**TASK:** Reading the listing below, restate each entry exactly as written.

(PROVIDED RECORDS Opens)

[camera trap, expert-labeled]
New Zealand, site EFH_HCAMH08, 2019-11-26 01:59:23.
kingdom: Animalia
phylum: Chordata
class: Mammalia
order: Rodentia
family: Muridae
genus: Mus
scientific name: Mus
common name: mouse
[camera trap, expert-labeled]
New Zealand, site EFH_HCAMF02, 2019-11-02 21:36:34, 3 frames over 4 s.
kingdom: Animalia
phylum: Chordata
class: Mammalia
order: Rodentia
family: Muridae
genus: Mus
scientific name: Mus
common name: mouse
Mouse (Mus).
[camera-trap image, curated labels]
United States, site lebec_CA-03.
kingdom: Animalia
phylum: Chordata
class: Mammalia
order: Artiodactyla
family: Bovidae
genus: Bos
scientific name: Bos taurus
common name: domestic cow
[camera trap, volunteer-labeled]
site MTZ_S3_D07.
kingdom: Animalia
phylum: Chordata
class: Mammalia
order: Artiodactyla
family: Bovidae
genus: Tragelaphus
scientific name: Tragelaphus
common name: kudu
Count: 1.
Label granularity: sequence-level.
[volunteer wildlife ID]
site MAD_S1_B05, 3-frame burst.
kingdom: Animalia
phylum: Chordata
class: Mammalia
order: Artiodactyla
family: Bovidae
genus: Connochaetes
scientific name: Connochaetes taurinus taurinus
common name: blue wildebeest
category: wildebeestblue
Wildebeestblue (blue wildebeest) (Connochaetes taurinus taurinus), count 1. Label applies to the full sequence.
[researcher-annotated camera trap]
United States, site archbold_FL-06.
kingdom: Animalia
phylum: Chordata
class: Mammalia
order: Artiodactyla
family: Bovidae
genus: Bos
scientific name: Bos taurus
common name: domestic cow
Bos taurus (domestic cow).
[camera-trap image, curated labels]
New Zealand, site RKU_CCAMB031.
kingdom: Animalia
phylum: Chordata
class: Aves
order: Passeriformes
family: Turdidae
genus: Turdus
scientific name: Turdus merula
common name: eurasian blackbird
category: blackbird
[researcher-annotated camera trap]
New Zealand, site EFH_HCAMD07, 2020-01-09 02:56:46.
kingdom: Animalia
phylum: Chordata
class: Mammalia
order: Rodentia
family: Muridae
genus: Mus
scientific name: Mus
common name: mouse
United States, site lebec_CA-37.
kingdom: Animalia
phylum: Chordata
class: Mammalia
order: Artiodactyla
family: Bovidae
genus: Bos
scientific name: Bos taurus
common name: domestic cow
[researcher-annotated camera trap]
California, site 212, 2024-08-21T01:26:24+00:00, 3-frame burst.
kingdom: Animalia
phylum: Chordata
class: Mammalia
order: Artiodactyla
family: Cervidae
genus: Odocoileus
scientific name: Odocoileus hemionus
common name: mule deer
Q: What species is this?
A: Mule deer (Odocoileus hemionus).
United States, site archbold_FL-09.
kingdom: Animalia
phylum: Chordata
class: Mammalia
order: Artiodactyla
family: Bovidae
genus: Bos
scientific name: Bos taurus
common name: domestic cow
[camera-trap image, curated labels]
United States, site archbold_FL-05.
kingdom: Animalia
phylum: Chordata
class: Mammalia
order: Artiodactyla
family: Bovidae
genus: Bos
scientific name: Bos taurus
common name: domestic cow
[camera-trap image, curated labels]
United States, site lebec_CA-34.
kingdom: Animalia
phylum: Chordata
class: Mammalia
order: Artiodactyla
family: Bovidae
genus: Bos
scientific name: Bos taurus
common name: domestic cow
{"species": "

(PROVIDED RECORDS Closes)

**RESPONSE TO THIS TASK:**
[camera trap, expert-labeled]
New Zealand, site EFH_HCAMH08, 2019-11-26 01:59:23.
kingdom: Animalia
phylum: Chordata
class: Mammalia
order: Rodentia
family: Muridae
genus: Mus
scientific name: Mus
common name: mouse
[camera trap, expert-labeled]
New Zealand, site EFH_HCAMF02, 2019-11-02 21:36:34, 3 frames over 4 s.
kingdom: Animalia
phylum: Chordata
class: Mammalia
order: Rodentia
family: Muridae
genus: Mus
scientific name: Mus
common name: mouse
Mouse (Mus).
[camera-trap image, curated labels]
United States, site lebec_CA-03.
kingdom: Animalia
phylum: Chordata
class: Mammalia
order: Artiodactyla
family: Bovidae
genus: Bos
scientific name: Bos taurus
common name: domestic cow
[camera trap, volunteer-labeled]
site MTZ_S3_D07.
kingdom: Animalia
phylum: Chordata
class: Mammalia
order: Artiodactyla
family: Bovidae
genus: Tragelaphus
scientific name: Tragelaphus
common name: kudu
Count: 1.
Label granularity: sequence-level.
[volunteer wildlife ID]
site MAD_S1_B05, 3-frame burst.
kingdom: Animalia
phylum: Chordata
class: Mammalia
order: Artiodactyla
family: Bovidae
genus: Connochaetes
scientific name: Connochaetes taurinus taurinus
common name: blue wildebeest
category: wildebeestblue
Wildebeestblue (blue wildebeest) (Connochaetes taurinus taurinus), count 1. Label applies to the full sequence.
[researcher-annotated camera trap]
United States, site archbold_FL-06.
kingdom: Animalia
phylum: Chordata
class: Mammalia
order: Artiodactyla
family: Bovidae
genus: Bos
scientific name: Bos taurus
common name: domestic cow
Bos taurus (domestic cow).
[camera-trap image, curated labels]
New Zealand, site RKU_CCAMB031.
kingdom: Animalia
phylum: Chordata
class: Aves
order: Passeriformes
family: Turdidae
genus: Turdus
scientific name: Turdus merula
common name: eurasian blackbird
category: blackbird
[researcher-annotated camera trap]
New Zealand, site EFH_HCAMD07, 2020-01-09 02:56:46.
kingdom: Animalia
phylum: Chordata
class: Mammalia
order: Rodentia
family: Muridae
genus: Mus
scientific name: Mus
common name: mouse
United States, site lebec_CA-37.
kingdom: Animalia
phylum: Chordata
class: Mammalia
order: Artiodactyla
family: Bovidae
genus: Bos
scientific name: Bos taurus
common name: domestic cow
[researcher-annotated camera trap]
California, site 212, 2024-08-21T01:26:24+00:00, 3-frame burst.
kingdom: Animalia
phylum: Chordata
class: Mammalia
order: Artiodactyla
family: Cervidae
genus: Odocoileus
scientific name: Odocoileus hemionus
common name: mule deer
Q: What species is this?
A: Mule deer (Odocoileus hemionus).
United States, site archbold_FL-09.
kingdom: Animalia
phylum: Chordata
class: Mammalia
order: Artiodactyla
family: Bovidae
genus: Bos
scientific name: Bos taurus
common name: domestic cow
[camera-trap image, curated labels]
United States, site archbold_FL-05.
kingdom: Animalia
phylum: Chordata
class: Mammalia
order: Artiodactyla
family: Bovidae
genus: Bos
scientific name: Bos taurus
common name: domestic cow
[camera-trap image, curated labels]
United States, site lebec_CA-34.
kingdom: Animalia
phylum: Chordata
class: Mammalia
order: Artiodactyla
family: Bovidae
genus: Bos
scientific name: Bos taurus
common name: domestic cow
{"species": "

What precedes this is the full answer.